Jacobs Holding
- Company type: Aktiengesellschaft AG
- Industry: Investments
- Founded: 1994; 31 years ago
- Founder: Klaus Johann Jacobs
- Headquarters: Zurich, Switzerland
- Area served: Switzerland
- Key people: Timothy Franks (CEO), Nicolas Jacobs, Philippe Jacobs
- Products: Private equity
- Owner: Jacobs Foundation
- Website: jacobsholding.com

= Jacobs Holding =

Swiss investment firm

Jacobs Holding is a Swiss investment firm based in Zürich founded in 1994 by Klaus Johann Jacobs which developed from Jacobs Suchard AG. The investment firm's sole economic beneficiary is the Jacobs Foundation.

Following the sale of 10.1% of Adecco in 2014, the focus is on the 50.1% stake in Barry Callebaut AG. In addition, the holding company has two companies in the UK and Argentina specializing in agribusiness.

== History ==
The company was founded 1994 by Klaus Johann Jacobs.

In 2001 Klaus Jacobs surrendered his entire share of the business to the Jacobs Foundation, with an effective value of CHF 1.5 billion. The foundation became the sole economic beneficiary of the business.

Andreas Jacobs was Executive Chairman from 2004 to 2015 and remained a Member of the Board afterwards.
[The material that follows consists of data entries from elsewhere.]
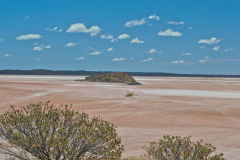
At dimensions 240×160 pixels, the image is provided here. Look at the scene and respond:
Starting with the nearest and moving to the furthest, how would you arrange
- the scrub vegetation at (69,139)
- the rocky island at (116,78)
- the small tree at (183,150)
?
the small tree at (183,150) → the scrub vegetation at (69,139) → the rocky island at (116,78)

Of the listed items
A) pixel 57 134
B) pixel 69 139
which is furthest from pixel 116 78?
pixel 57 134

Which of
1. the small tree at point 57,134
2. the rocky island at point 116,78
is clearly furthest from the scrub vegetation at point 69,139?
the rocky island at point 116,78

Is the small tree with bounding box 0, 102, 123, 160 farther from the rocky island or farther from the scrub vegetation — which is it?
the rocky island

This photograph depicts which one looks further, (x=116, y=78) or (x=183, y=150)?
(x=116, y=78)

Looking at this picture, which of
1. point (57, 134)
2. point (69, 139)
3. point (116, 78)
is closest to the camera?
point (57, 134)

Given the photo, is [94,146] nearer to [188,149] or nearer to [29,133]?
[29,133]

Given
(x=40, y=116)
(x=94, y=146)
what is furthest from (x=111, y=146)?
(x=40, y=116)

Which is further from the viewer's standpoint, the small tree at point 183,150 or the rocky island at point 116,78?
the rocky island at point 116,78

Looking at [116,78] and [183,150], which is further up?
[116,78]

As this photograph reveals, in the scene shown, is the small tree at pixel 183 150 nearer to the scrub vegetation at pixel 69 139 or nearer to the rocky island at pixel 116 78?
the scrub vegetation at pixel 69 139

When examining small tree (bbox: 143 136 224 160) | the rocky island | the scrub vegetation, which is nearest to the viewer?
small tree (bbox: 143 136 224 160)

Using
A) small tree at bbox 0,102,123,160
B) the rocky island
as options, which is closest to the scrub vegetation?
small tree at bbox 0,102,123,160

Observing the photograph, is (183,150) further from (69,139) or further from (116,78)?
(116,78)

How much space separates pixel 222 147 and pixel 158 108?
12640 millimetres
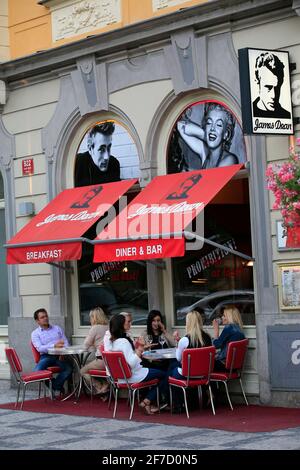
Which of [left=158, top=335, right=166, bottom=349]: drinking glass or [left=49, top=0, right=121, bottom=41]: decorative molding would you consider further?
[left=49, top=0, right=121, bottom=41]: decorative molding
The co-presidents of the board are Nicolas and Philippe Jacobs, the other three members are Patrick Firmenich, Conrad Meyer and Renata Jacobs. Patrick De Maeseneire is the Chief Executive.

It owned Newsells Park until it was sold in 2021 to tech entrepreneur Graham Smith-Bernal.

In May 2018 it was reportedly planning to buy Portman Dentalcare.

The firm acquired and became the majority owner of Cognita Schools in September 2018.